▶ _Exercise details_
Everything from the line containing "WE DON'T NEED" to the end of the listing, both included, should be returned exactly, apart from the pictures.

▶ _Available data_
──────

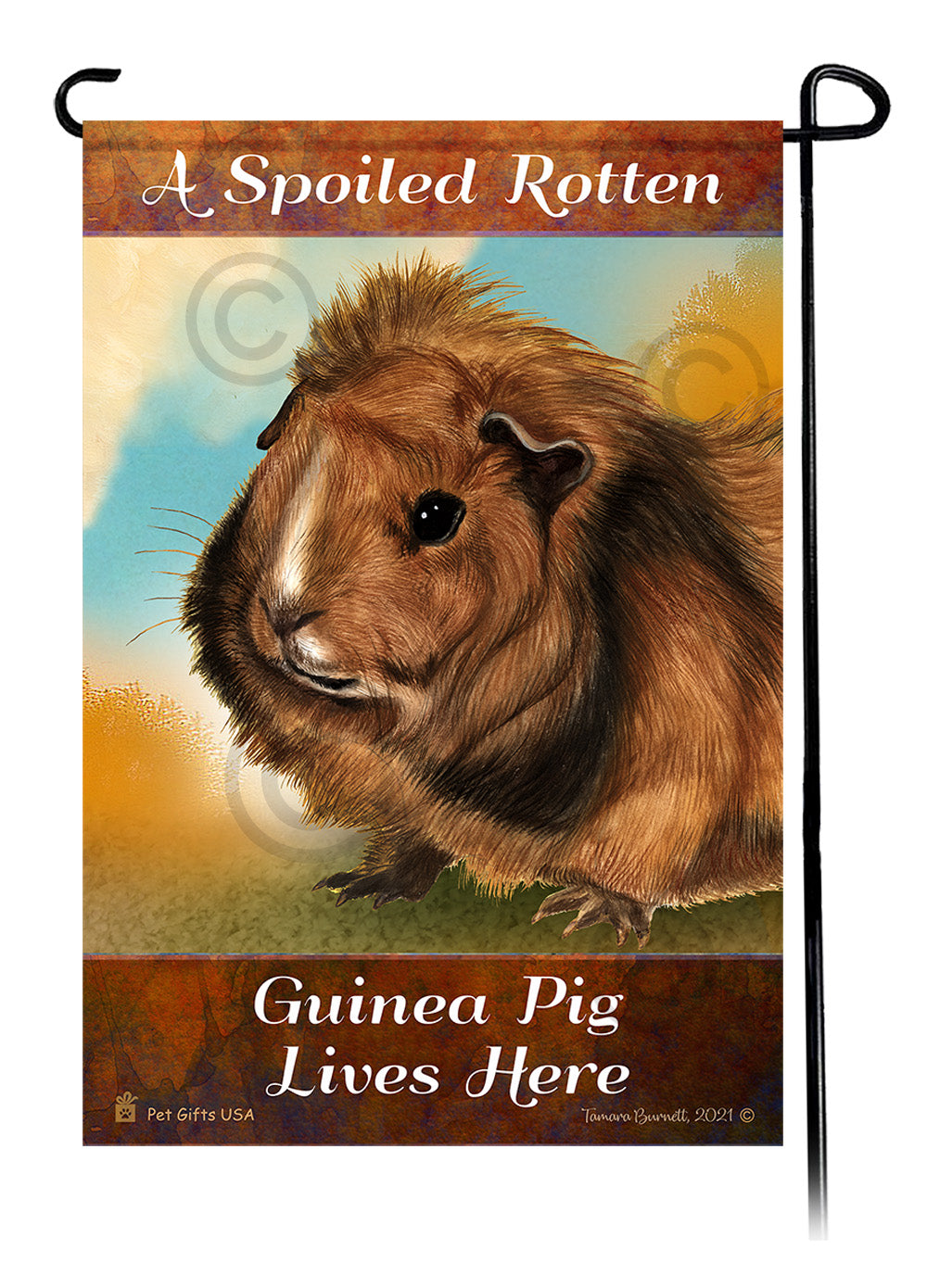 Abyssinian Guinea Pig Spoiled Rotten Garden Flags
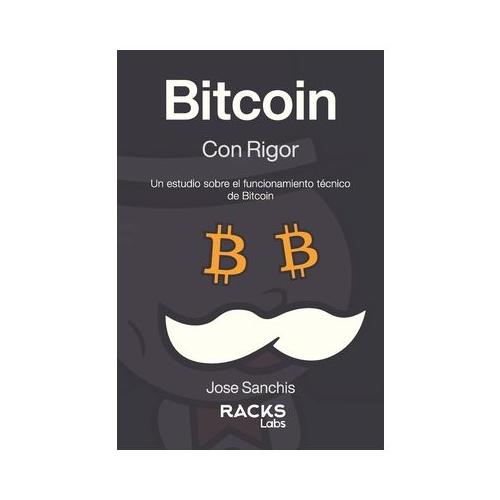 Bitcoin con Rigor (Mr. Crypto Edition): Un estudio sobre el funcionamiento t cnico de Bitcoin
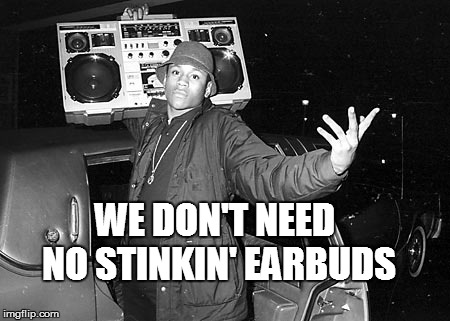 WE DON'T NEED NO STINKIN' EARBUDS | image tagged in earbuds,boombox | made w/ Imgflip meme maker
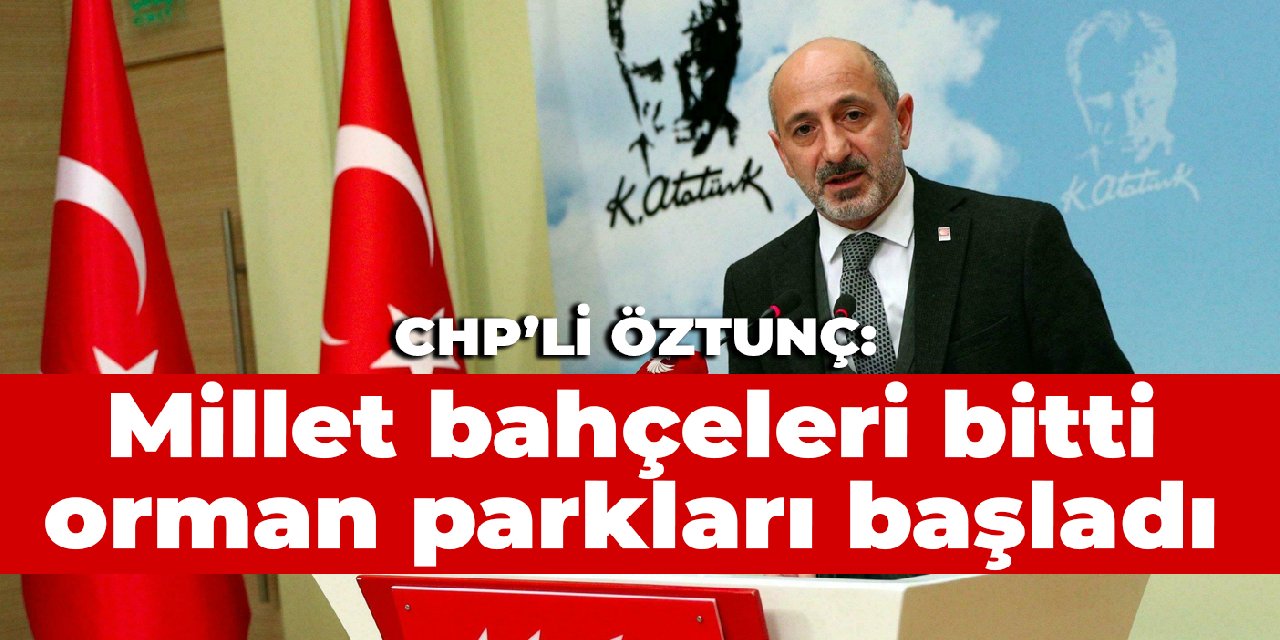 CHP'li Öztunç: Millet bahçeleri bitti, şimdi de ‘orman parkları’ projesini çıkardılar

──────

▶ _Worked solution_
 WE DON'T NEED NO STINKIN' EARBUDS | image tagged in earbuds,boombox | made w/ Imgflip meme maker
 CHP'li Öztunç: Millet bahçeleri bitti, şimdi de ‘orman parkları’ projesini çıkardılar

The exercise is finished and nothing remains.